__Set task__
Can you reproduce every line of the material below word for word, leaving the pictures out of your answer?
start
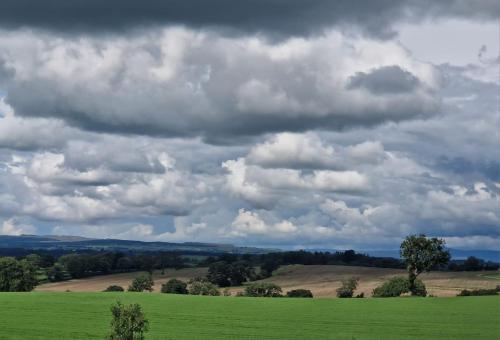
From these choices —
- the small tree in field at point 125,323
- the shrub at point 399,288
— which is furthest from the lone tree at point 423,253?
the small tree in field at point 125,323

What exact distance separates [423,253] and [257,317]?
52.7 m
end
__The response__
From these choices —
- the small tree in field at point 125,323
- the shrub at point 399,288
— which is furthest from the lone tree at point 423,253?
the small tree in field at point 125,323

What exact distance separates [423,253] and [257,317]?
52.7 m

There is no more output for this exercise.